— GOAL —
Return each line of the records below word for word, but leave the pictures out.

— DATA RECORDS —
[Start]
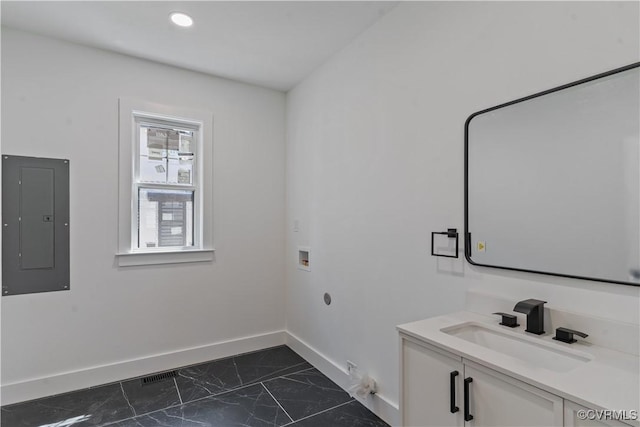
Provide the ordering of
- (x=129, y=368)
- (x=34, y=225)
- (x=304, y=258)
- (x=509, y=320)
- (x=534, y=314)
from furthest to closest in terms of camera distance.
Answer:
[End]
— TASK RESPONSE —
Provide the ordering of
- (x=129, y=368)
- (x=34, y=225)
- (x=304, y=258)
- (x=509, y=320)
- (x=534, y=314)
from furthest to closest in terms of camera distance.
Answer:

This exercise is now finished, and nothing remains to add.